Jaren geleden bezocht hij het paleis van Hampton Court, gebouwd door kardinaal Wolsey, de man onder wie Cromwell aanvankelijk carrière maakte. Toen Wolsey in ongenade viel, kwam het in handen van Hendrik VIII. Willem III verbleef er toen zijn paard in een molshoop trapte, wat de koning-stadhouder fataal werd. 'Geschiedenis', bromt hij, 'het blijft een mooi vak.'


Foto: auteur


zaterdag, april 03, 2021

Warnaar: Beledigd




In Tempo Doeloe, een omarming van Kester Freriks leest Warnaar: 'Onderdrukking verwijderen uit de taal, dus op symbolisch vlak, is vrijblijvend en gemakzuchtig'. Het gaat om politiek correct taalgebruik. Dat je jezelf 'wit' moet noemen in plaats van blank, anders ben je een racist die doet aan koloniale uitbuiting, onderdrukking en slavernij. Hij moet denken aan rapper Akwasi, die dit soort gedachten propageert. Alle 'witten' zijn schuldig aan de slavernij. Ja, denkt hij, die koningen van de Ashanti konden er natuurlijk niets aan doen dat kooplustige blanken graag hun slaven afnamen. Met 'rap' heeft hij trouwens weinig op. 

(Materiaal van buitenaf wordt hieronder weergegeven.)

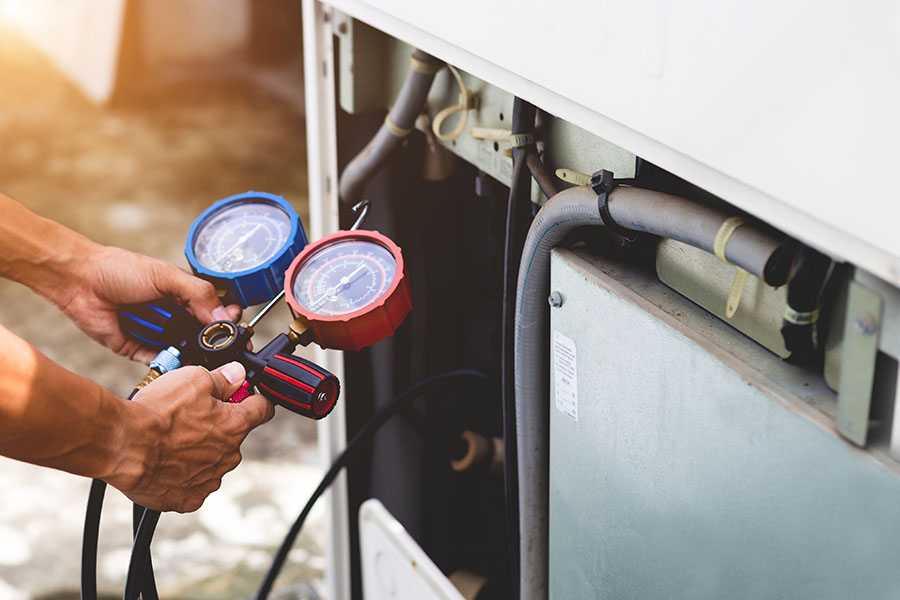 Measuring refrigerant levels in air conditioner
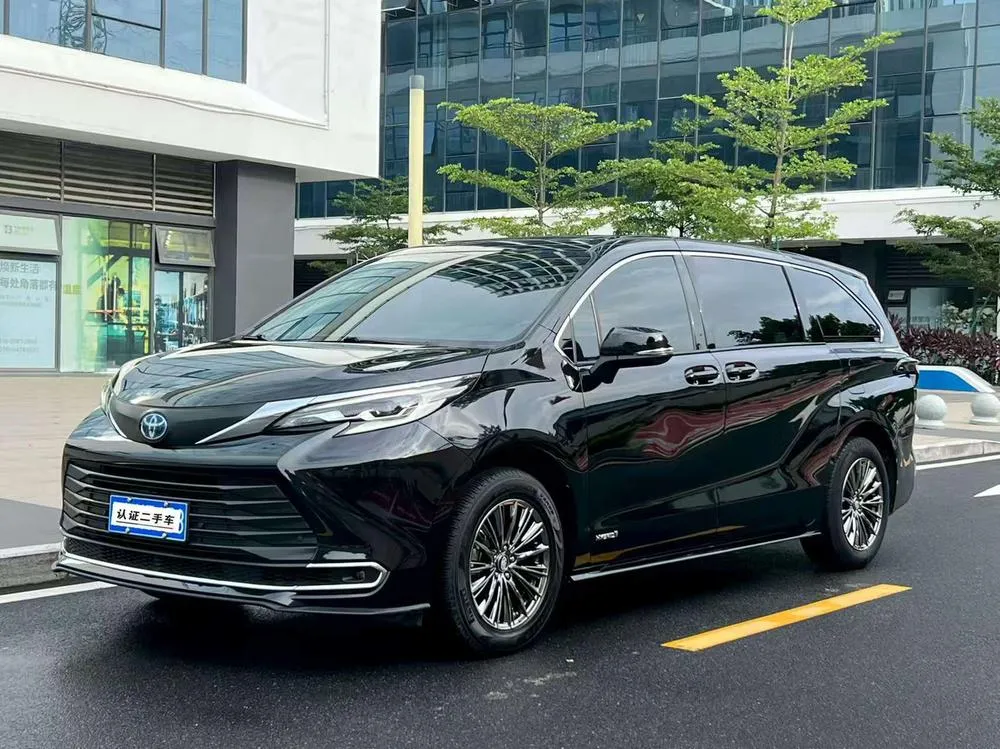 Toyota Sienna, 2023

Je mag ook niet meer schrijven dat iemand een slaaf was. Nee, hij of zij was 'tot slaaf gemaakt'. Warnaar denkt niet dat de geschiedenis er iets door zal veranderen. Hij woont in een straat die is genoemd naar een generaal uit de Boerenoorlog. Hij kent een activist die vindt dat die straatnaam moet worden veranderd, want 'de apartheid, je weet wel'. Die generaal overleed in 1922, de apartheid werd in Zuid-Afrika in 1948 ingevoerd. Apartheid, mag dat nog wel van de taalzeloten, vraagt hij zich af, of moet je 'tot rassenscheiding gedwongen' zeggen of iets in die geest? Hij vindt taalzeloten een beetje eng, gevaarlijk misschien wel. 


Kester Freriks schrijft ook: 'We leven in een staat van onophoudelijke verongelijktheid en angst te beledigen. Die combinatie is giftig en verlamt ons taalgebruik'. Je zou al die lui de kost moeten geven, denkt hij, die het een levenstaak vinden onophoudelijk beledigd te zijn.